Alguns vão ainda mais longe: não se contentando em usar o pretexto da necessidade para provar que a virtude e o vício não fazem nem bem nem mal, eles têm a audácia de tornar a divindade cúmplice de suas desordens e imitam os antigos pagãos, que atribuíam aos deuses a causa de seus crimes, como se uma divindade os impelisse a fazer o mal. A filosofia dos cristãos, que reconhece melhor do que a dos antigos a dependência das coisas do primeiro autor e seu concurso com todas as ações das criaturas, parece ter aumentado essa dificuldade. Alguns hábeis pensadores de nosso tempo chegaram ao extremo de tirar toda a ação das criaturas; e M. Bayle, que aderia um pouco a essa opinião extraordinária, a usou para ressuscitar o dogma dos dois princípios, ou dois deuses, um bom e outro mau, como se esse dogma resolvesse melhor as dificuldades sobre a origem do mal; embora, de outra forma, ele reconheça que é uma opinião insustentável e que a unidade do princípio é fundamentada incontestavelmente em razões a priori; mas ele quer inferir disso que nossa razão se confunde e não pode atender às objeções, e que, por isso, não se deve deixar de se apegar aos dogmas revelados, que nos ensinam a existência de um único Deus, perfeitamente bom, perfeitamente poderoso e perfeitamente sábio.
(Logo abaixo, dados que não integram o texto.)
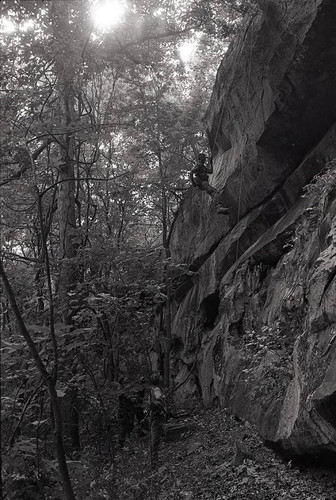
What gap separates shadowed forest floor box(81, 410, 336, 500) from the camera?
5332mm

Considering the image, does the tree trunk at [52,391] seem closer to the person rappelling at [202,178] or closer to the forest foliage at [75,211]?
the forest foliage at [75,211]

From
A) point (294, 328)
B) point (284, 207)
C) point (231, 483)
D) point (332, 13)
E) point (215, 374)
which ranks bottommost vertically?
point (231, 483)

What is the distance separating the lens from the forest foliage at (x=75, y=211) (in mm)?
4132

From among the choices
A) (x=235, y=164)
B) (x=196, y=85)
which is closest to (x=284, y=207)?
(x=235, y=164)

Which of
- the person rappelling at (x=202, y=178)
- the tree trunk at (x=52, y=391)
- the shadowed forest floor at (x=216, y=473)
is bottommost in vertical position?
the shadowed forest floor at (x=216, y=473)

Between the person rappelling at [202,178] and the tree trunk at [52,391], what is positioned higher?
the person rappelling at [202,178]

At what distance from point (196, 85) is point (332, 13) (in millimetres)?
12605

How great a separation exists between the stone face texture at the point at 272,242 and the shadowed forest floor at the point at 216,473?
33 cm

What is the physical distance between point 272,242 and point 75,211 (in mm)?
5358

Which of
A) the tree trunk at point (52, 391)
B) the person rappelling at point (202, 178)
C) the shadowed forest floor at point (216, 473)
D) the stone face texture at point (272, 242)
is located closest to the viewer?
the tree trunk at point (52, 391)

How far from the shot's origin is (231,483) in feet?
20.6

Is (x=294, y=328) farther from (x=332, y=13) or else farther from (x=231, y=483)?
(x=332, y=13)

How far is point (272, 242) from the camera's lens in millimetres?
9641

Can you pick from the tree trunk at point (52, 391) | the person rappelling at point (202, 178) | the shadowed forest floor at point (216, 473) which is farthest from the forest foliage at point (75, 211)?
the person rappelling at point (202, 178)
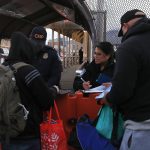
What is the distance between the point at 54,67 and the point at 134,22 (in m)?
1.88

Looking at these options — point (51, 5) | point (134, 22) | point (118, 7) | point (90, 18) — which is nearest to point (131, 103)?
point (134, 22)

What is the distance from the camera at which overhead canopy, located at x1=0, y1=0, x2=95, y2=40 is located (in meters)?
7.28

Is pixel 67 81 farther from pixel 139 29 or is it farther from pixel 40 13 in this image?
pixel 139 29

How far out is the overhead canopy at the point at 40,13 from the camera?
23.9 feet

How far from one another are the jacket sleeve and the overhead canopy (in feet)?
12.5

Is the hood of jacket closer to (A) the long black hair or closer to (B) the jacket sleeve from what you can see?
(B) the jacket sleeve

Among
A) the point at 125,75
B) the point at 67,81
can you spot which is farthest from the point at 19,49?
the point at 67,81

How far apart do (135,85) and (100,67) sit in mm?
1883

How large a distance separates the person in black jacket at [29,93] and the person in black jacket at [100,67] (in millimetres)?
1324

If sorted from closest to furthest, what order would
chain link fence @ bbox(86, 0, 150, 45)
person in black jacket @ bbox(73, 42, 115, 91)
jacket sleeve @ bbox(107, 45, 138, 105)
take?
1. jacket sleeve @ bbox(107, 45, 138, 105)
2. person in black jacket @ bbox(73, 42, 115, 91)
3. chain link fence @ bbox(86, 0, 150, 45)

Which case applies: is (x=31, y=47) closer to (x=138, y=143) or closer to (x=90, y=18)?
(x=138, y=143)

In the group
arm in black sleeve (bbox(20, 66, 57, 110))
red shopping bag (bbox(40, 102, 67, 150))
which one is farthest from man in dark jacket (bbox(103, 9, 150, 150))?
red shopping bag (bbox(40, 102, 67, 150))

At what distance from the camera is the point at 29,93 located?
11.2 feet

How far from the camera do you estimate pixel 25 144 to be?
3.53 metres
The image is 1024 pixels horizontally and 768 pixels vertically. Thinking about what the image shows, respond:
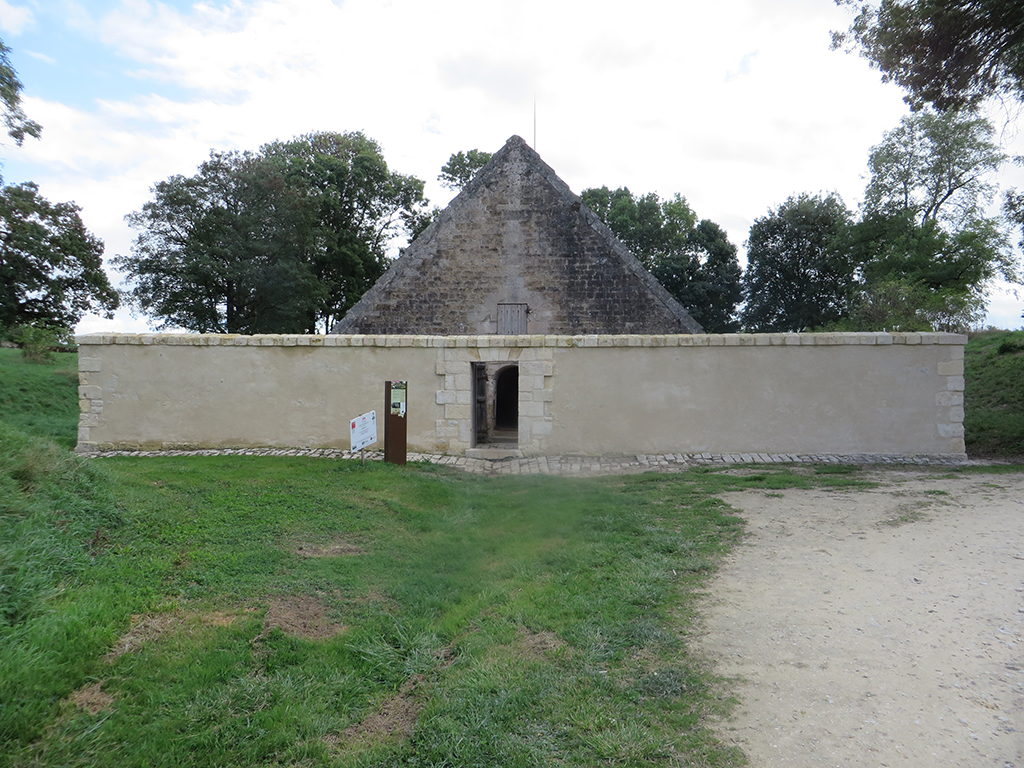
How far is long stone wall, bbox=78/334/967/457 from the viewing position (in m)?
9.81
No entanto, muitos leitores que estariam convencidos da insolubilidade dessas objeções e que as considerariam pelo menos tão fortes quanto as provas da verdade da religião, tirariam delas conclusões prejudiciais.
Mesmo que não haja a participação de Deus nas más ações, ainda assim há dificuldades em aceitar que Ele as preveja e permita, tendo o poder de impedi-las com Sua onipotência. Por essa razão, alguns filósofos e até mesmo teólogos preferiram negar a Deus o conhecimento detalhado das coisas, especialmente dos eventos futuros, a conceder o que acreditavam ser contrário à Sua bondade. Os socinianos e Conrad Vorstius [1] inclinam-se para essa posição; Thomas Bonartes [2], um jesuíta inglês pseudônimo, mas muito erudito, que escreveu um livro intitulado "De concordia scientiae cum fide" (Sobre a concórdia entre o conhecimento e a fé), do qual falarei mais adiante, parece insinuar o mesmo. Sem dúvida, estão muito equivocados; no entanto, outros também cometem erros ao acreditar que nada acontece sem a vontade e o poder de Deus, atribuindo-Lhe intenções e ações indignas do maior e melhor de todos os seres, como se esses autores tivessem de fato renunciado ao dogma que reconhece a justiça e a bondade de Deus. Eles acreditam que sendo o soberano senhor do universo, Ele poderia, sem prejuízo de Sua santidade, fazer cometer pecados apenas porque isso Lhe agrada ou para ter o prazer de punir; e até mesmo poderia se deleitar em afligir eternamente os inocentes sem cometer injustiça, porque ninguém tem o direito ou o poder de controlar Suas ações. Alguns até mesmo afirmam que Deus age dessa maneira na prática; e, sob pretexto de que somos como nada em relação a Ele, nos comparam com vermes da terra, que as pessoas não se importam de esmagar ao caminhar, ou, em geral, com animais que não são de nossa espécie, aos quais não fazemos nenhum escrúpulo de maltratar.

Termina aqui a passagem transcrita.